First of all, we will set some configuration for GnuPG. As you may know,serious attack on SHA1 have been found and the US government choose to not rely on SHA1. We may want to go for something stronger too.
To create the default configuration file for GPG, we run
$ gpg --list-key gpg: directory `/home/tchetch/.gnupg' created gpg: new configuration file `/home/tchetch/.gnupg/gpg.conf' created gpg: WARNING: options in `/home/tchetch/.gnupg/gpg.conf' are not yet active during this run gpg: keyring `/home/tchetch/.gnupg/pubring.gpg' created gpg: /home/tchetch/.gnupg/trustdb.gpg: trustdb created
The configuration file is now in ~/.gnupg/gpg.conf. As we said before we want to move to something stronger than SHA1 and go for SHA256 or SHA512 (you to choose the best option). So we add (or modify if those options exist already) in the file:
personal-digest-preferences SHA256 cert-digest-algo SHA256 default-preference-list SHA512 SHA384 SHA256 SHA224 AES256 AES192 AES CAST5 ZLIB BZIP2 ZIP Uncompressed
The first line define SHA256 for signing (–clearsign or –sign). So when you sign a mail, the SHA256 will be used instead of the default SHA1.

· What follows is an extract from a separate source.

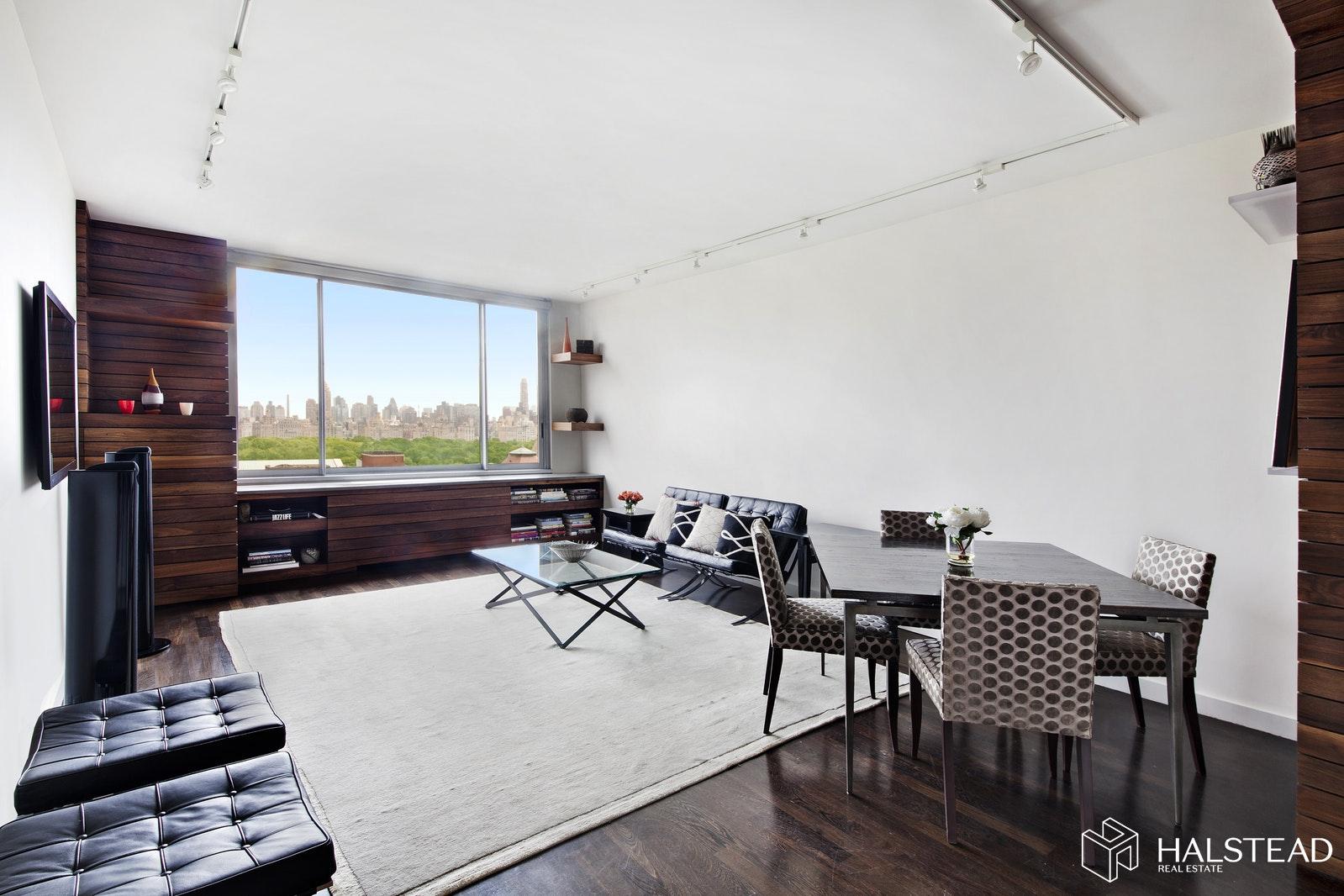 101 WEST 79TH STREET 18B, Upper West Side, $7,800, Web #: 19681261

Second line is for key signing. When you sign key SHA256 will be used.
The last line set preferences order for new key. As we don't have key (right now), we won't need to change preferences.
We now generate our key. This is easy :
$ gpg --gen-key
gpg (GnuPG) 1.4.9; Copyright (C) 2008 Free Software Foundation, Inc.
This is free software: you are free to change and redistribute it.
There is NO WARRANTY, to the extent permitted by law.
gpg: keyring `/home/tchetch/.gnupg/secring.gpg' created
Please select what kind of key you want:
(1) DSA and Elgamal (default)
(2) DSA (sign only)
(5) RSA (sign only)
Your selection? 5
RSA keys may be between 1024 and 4096 bits long.
What keysize do you want? (2048)
Requested keysize is 2048 bits
Please specify how long the key should be valid.
0 = key does not expire
<n> = key expires in n days
<n>w = key expires in n weeks
<n>m = key expires in n months
<n>y = key expires in n years
Key is valid for? (0)
Key does not expire at all
Is this correct? (y/N) y
You need a user ID to identify your key; the software constructs the user ID
from the Real Name, Comment and Email Address in this form:
"Heinrich Heine (Der Dichter) <heinrichh@duesseldorf.de>"
Real name: Tchetch
Email address: tchetch@example.com
Comment:
You selected this USER-ID:
"Tchetch <tchetch@example.com>"
Change (N)ame, (C)omment, (E)mail or (O)kay/(Q)uit? o
You need a Passphrase to protect your secret key.
We need to generate a lot of random bytes. It is a good idea to perform
some other action (type on the keyboard, move the mouse, utilize the
disks) during the prime generation; this gives the random number
generator a better chance to gain enough entropy.
Not enough random bytes available. Please do some other work to give
the OS a chance to collect more entropy! (Need 283 more bytes)
.+++++
..........+++++
gpg: key 9E24D04F marked as ultimately trusted
public and secret key created and signed.
gpg: checking the trustdb
gpg: 3 marginal(s) needed, 1 complete(s) needed, PGP trust model
gpg: depth: 0 valid: 1 signed: 0 trust: 0-, 0q, 0n, 0m, 0f, 1u
pub 2048R/9E24D04F 2010-02-10
Key fingerprint = 3052 DDB7 9715 9B32 4DB9 1711 3746 F2EA 9E24 D04F
uid Tchetch <tchetch@example.com>
Note that this key cannot be used for encryption. You may want to use
the command "--edit-key" to generate a subkey for this purpose.
So now GPG asks you a lot of question. The first one is “Please select what kind of key you want”. So you have to make a decision. I won't tell you choose this one or this one. Maybe the default one is good, indeed it's good enough. In this example I took the last one because it's a sign-only key. So I will need to create a subkey for encryption, which will be the next step of this document.
Then you have to give the key size. Bigger is the key, safer it is but more time it will take when using it and some [other OpenGPG tools might not support long key. Again you to choose …
Then the duration of your key. You may want to change your key every 5 years for example (which might be good). Here you see I've been stupid. I've generated an example key and I did not set “1 day”. Instead my example key is valid forever.
Following questions are easy to answer.
Finally it tells that I've got a key, with ID 9E24D04F (pub 2048R/9E24D04F 2010-02-10).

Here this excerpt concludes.